The 2020 Nissan Versa tests the limits of content in a value-driven segment

The average transaction price for a new car is now more than $37,000. For those with access to low-interest, long-term loans, that’s not too difficult to stomach.

In the real world, not everybody is in that position. Some need new-car reliability and the peace of mind brought about by the accompanying warranty, and they need to do it for less—much less, in many cases. 

How much car can you afford if your budget is only half of the national average? The 2020 Nissan Versa is the answer to that very question. 

Our main gripe with Nissan’s subcompact sedan traditionally has been that it exists to be the cheapest game in town. A low price may be attractive, but the Versa has never really had anything more than that going for it. 

While that level of honestly might sometimes be charming in an inexpensive car (the phrase “cheap and cheerful” comes to mind), the Versa has never been the kind of car to make many shoppers smile. As inexpensive appliances go, it has always been thoroughly adequate, at best. 

With that in mind, we traveled to Franklin, Tennessee, to take the 2020 Versa for a spin. 

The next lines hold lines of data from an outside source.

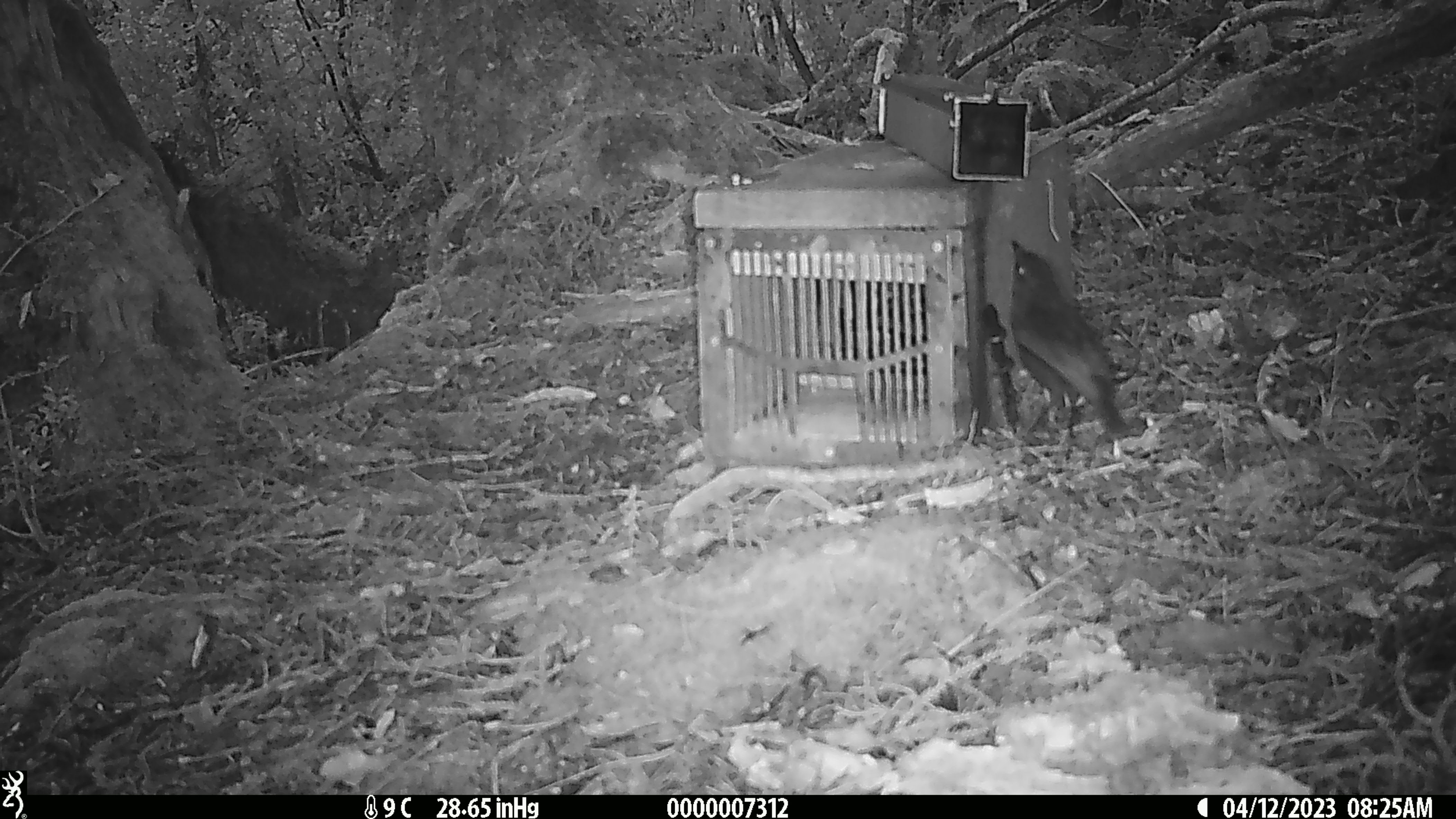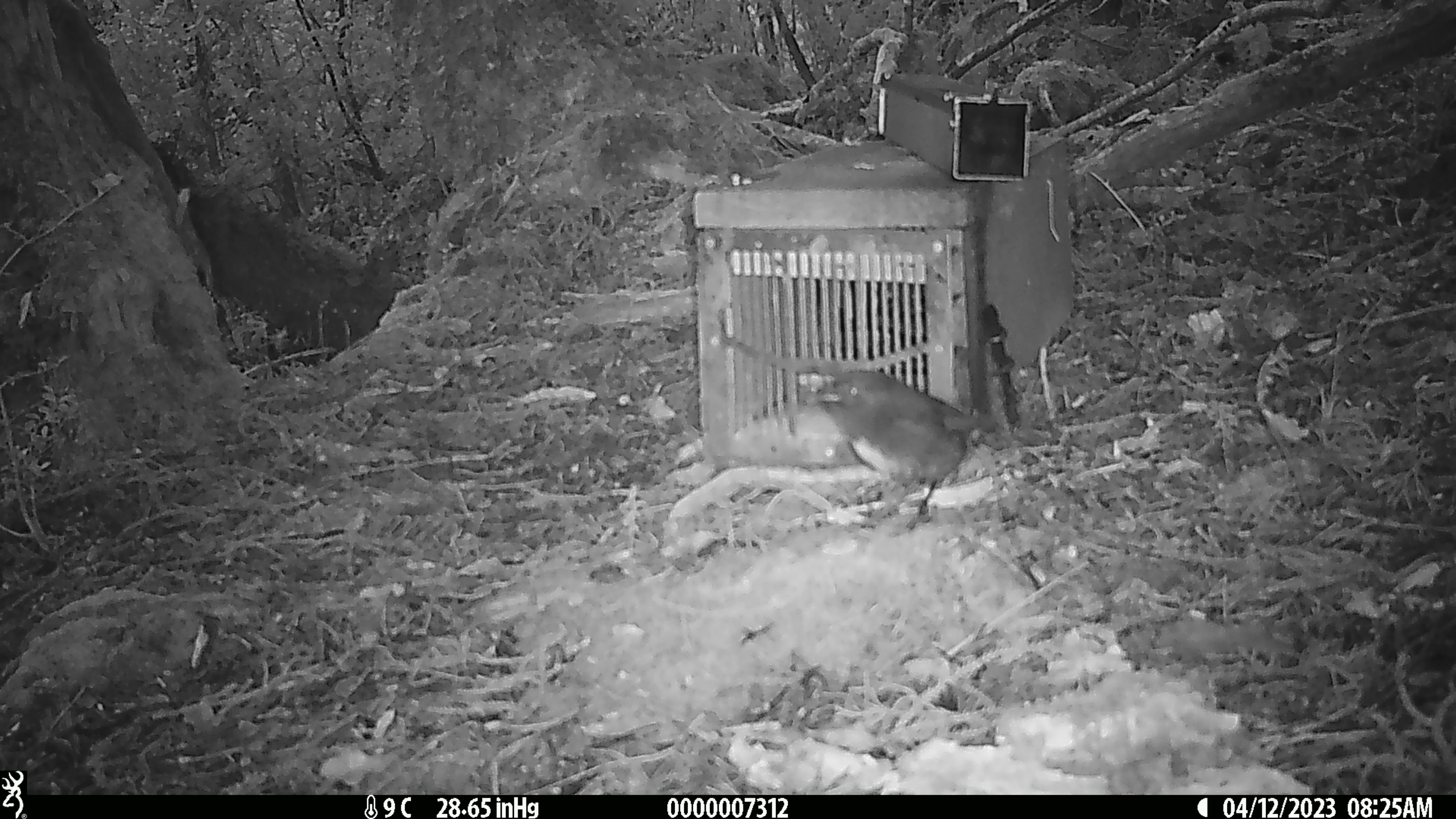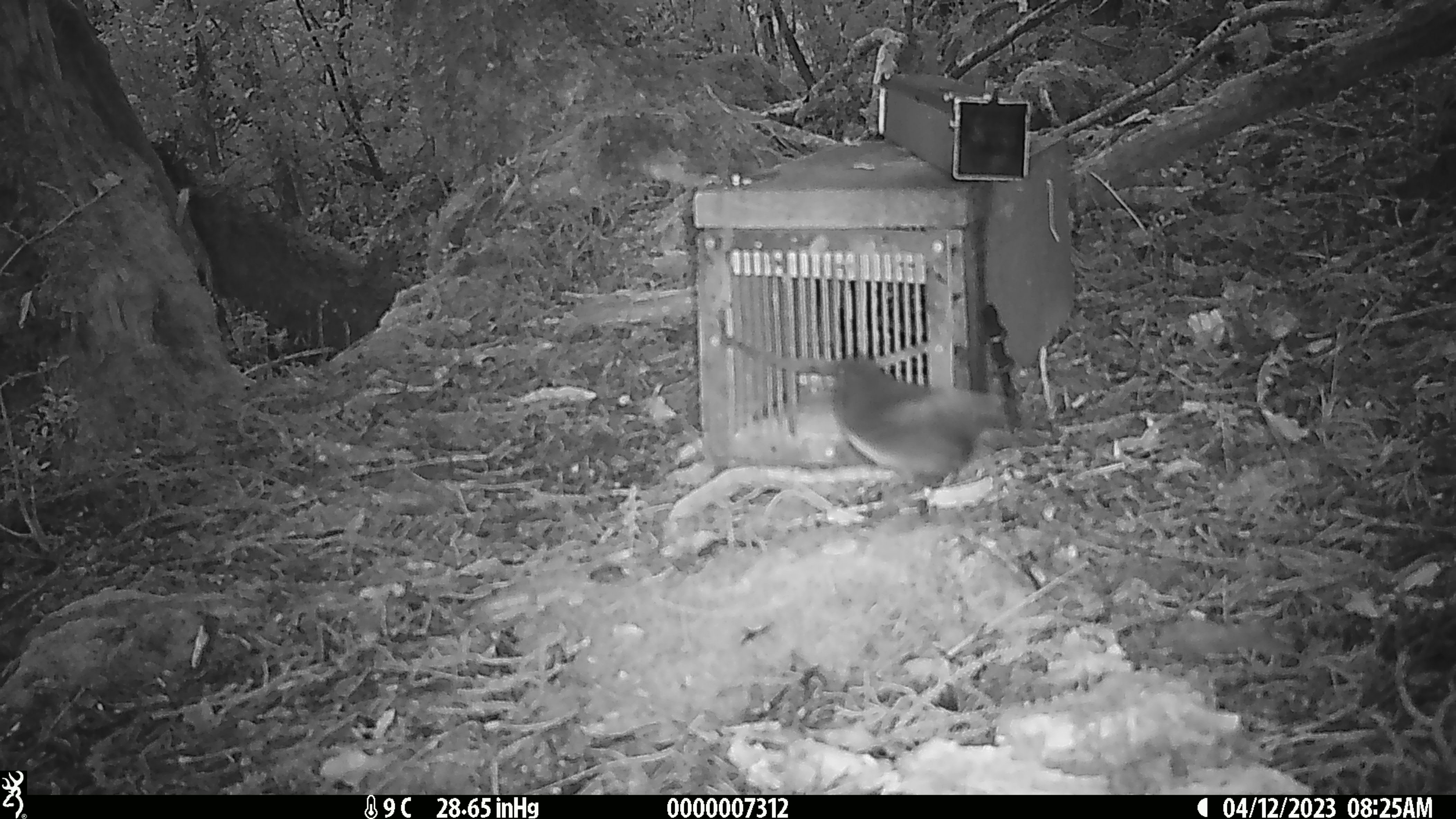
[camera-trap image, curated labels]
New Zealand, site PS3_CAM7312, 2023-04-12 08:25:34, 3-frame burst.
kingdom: Animalia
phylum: Chordata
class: Aves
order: Passeriformes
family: Petroicidae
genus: Petroica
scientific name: Petroica australis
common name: new zealand robin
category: robin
Robin (new zealand robin) (Petroica australis).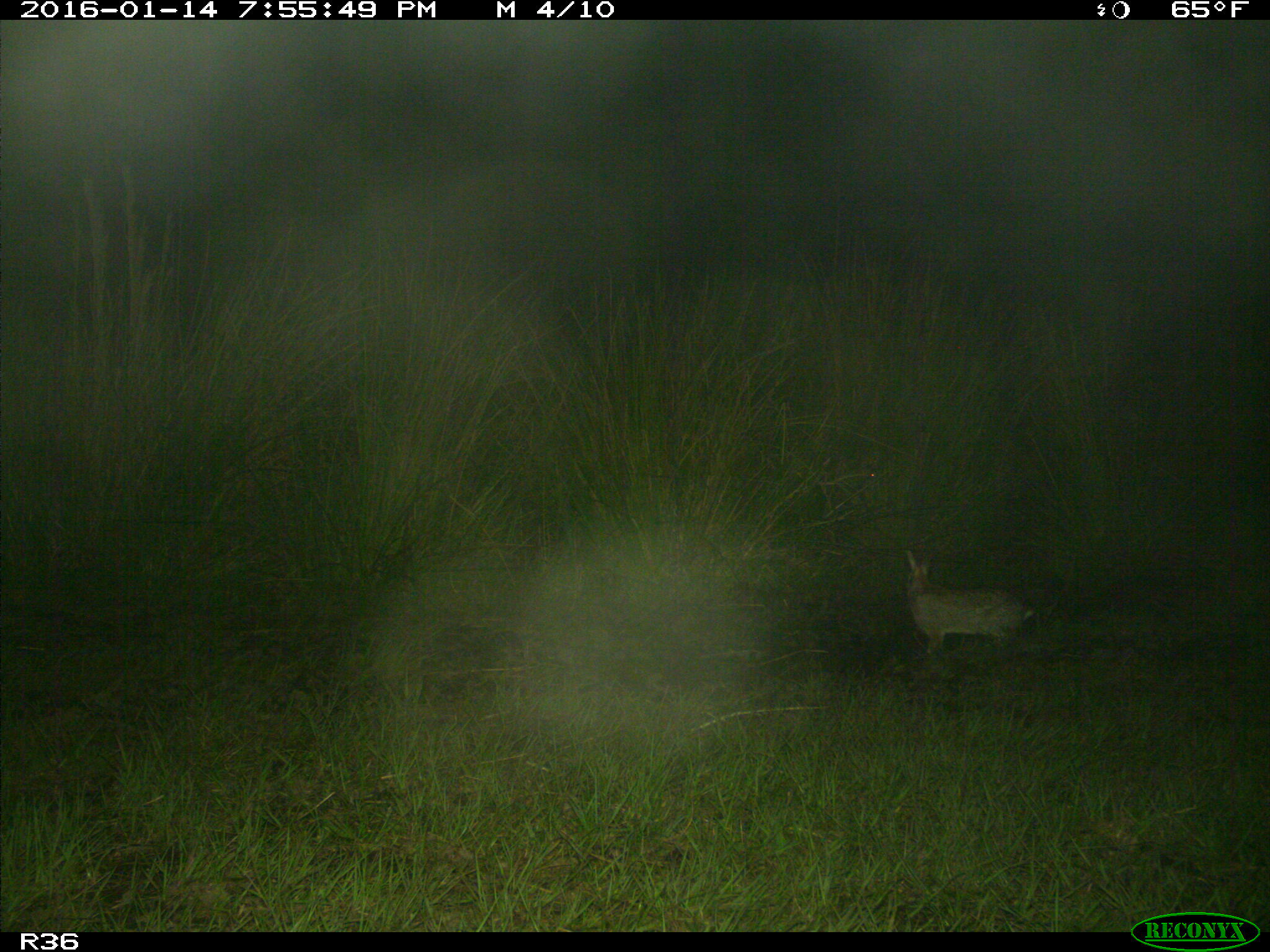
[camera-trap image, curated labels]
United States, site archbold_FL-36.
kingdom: Animalia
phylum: Chordata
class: Mammalia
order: Lagomorpha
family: Leporidae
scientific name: Leporidae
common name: rabbits and hares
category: unidentified rabbit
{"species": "unidentified rabbit (rabbits and hares) (Leporidae)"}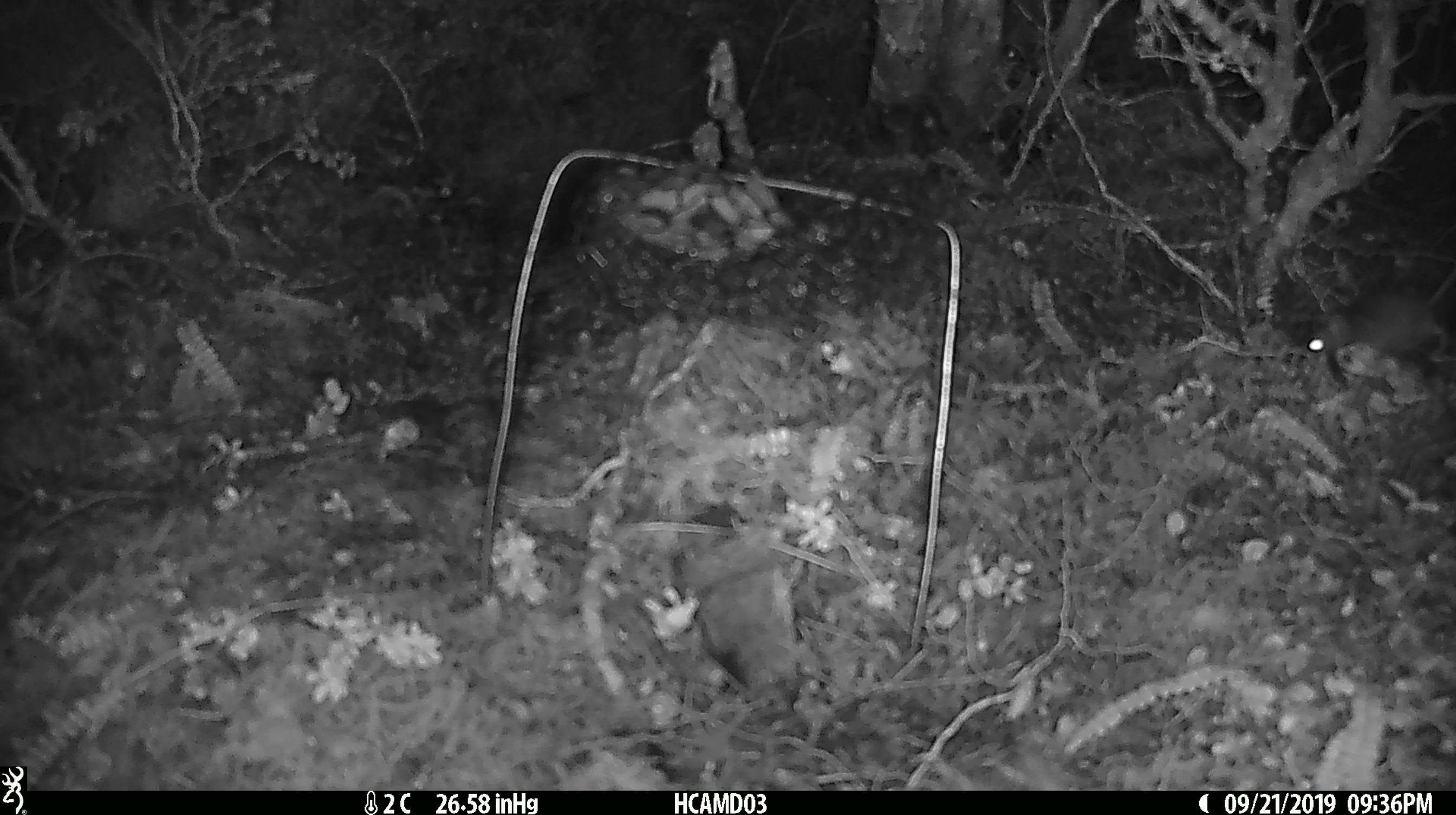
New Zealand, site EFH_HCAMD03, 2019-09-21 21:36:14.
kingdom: Animalia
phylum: Chordata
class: Mammalia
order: Rodentia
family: Muridae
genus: Mus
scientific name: Mus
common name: mouse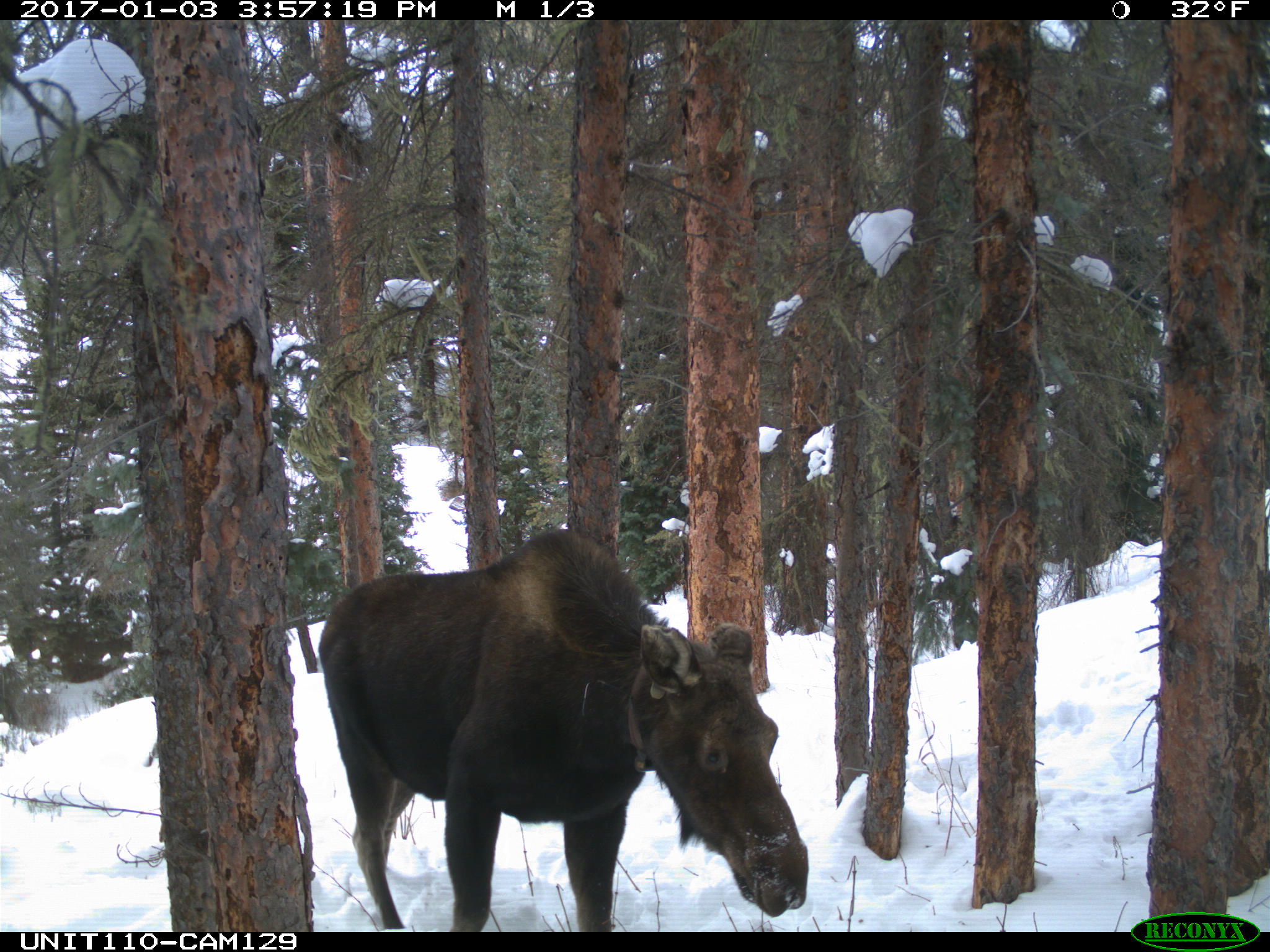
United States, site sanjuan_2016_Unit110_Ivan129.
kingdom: Animalia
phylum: Chordata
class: Mammalia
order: Artiodactyla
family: Cervidae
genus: Alces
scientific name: Alces alces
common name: moose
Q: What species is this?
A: Alces alces (moose).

At its base price of $15,625 (including an $895 destination charge), the Nissan Versa is still the segment price leader for the 2020 model year, coming in cheaper than the Toyota Yaris or Hyundai Accent. There’s a catch, though: At that price point, you get a 5-speed manual transmission (Toyota and Hyundai offer 6-speeds) and very little in the way of creature comforts. For those who can’t drive stick, you’re looking at a base price of $17,295.

2020 Nissan Versa First Drive

That’s still cheap, and Nissan is confident that the Versa’s packaging gives it further real-world cost advantages. For example, Android Auto and Apple CarPlay are available on the Versa’s SV trim and above. The Versa can be equipped with rear cross-traffic alert and blind-spot monitors, which neither Toyota nor Hyundai offer on their subcompacts, and Nissan also includes automatic emergency braking and keyless ignition in the standard equipment list for Versa; Accent buyers will have to spend thousands more for those features.

We took the SV grade, which costs $18,535, for a spin. This is one of Versa’s two higher-volume trims; the $19,135 range-topping SR is the other. This is the best value proposition of the bunch. You get the aforementioned smartphone integration features, 16-inch wheels with Continental all-season tires, and almost all of the available driver aids, with the notable exception of adaptive cruise control, which is part of a $300 package on the SR.

All Versa models are motivated by a 122-horsepower, 1.6-liter inline-4 that produces 114 lb-ft of torque. Paired with the standard 5-speed manual, this is good for EPA fuel economy ratings of 27 mpg city, 35 highway, 30 combined. With Nissan’s continuously variable transmission (CVT), those figures jump to 32/40/35 mpg. These figures fall short of both the Hyundai’s and Toyota’s, especially when comparing manual-transmission models; the Versa’s antiquated 5-speed is likely to blame.

The meager engine output and CVT combine for less-than-lively acceleration. I found myself planning ahead when entering busy roadways and merging onto highways. While there are no truly quick cars in this segment, the Versa’s powertrain is still the least inspiring in the bunch.

2020 Nissan Versa First Drive

2020 Nissan Versa First Drive

Let’s set aside the small sedan competition for a moment and look at the bigger picture. Can a subcompact sedan compete in a market where customers are willing to pay a little extra if it means having a better view of the road ahead and an easier time entering and exiting their vehicles? Nissan’s own Kicks, for example, is essentially a Versa hatchback with a little extra ground clearance. How can small sedans attract buyers?

Nissan is banking on space. The 2020 Nissan Versa has almost as much interior room as the company’s larger Sentra. While rear-seat leg room in the Versa was sacrificed to create more room up front, in the real world, there’s essentially no difference between the two sedans. In fact, the Versa’s interior space makes us question the Sentra’s value proposition.

While it may be as spacious as some larger sedans, the Versa still suffers in the comfort department thanks to its short wheelbase and built-to-a-price body construction which allows quite a bit of noise to enter the cabin, both from the engine compartment and the outside world. 

The roomier 2020 Nissan Versa benefits from a cabin that feels far more modern and welcoming than the outgoing model’s, but it merely brings the bargain leader more in line with the competition. The Versa is still a bargain, but it doesn’t do much to stand out from the pack.

Nissan provided travel and lodging to Internet Brands Automotive to bring you this firsthand review.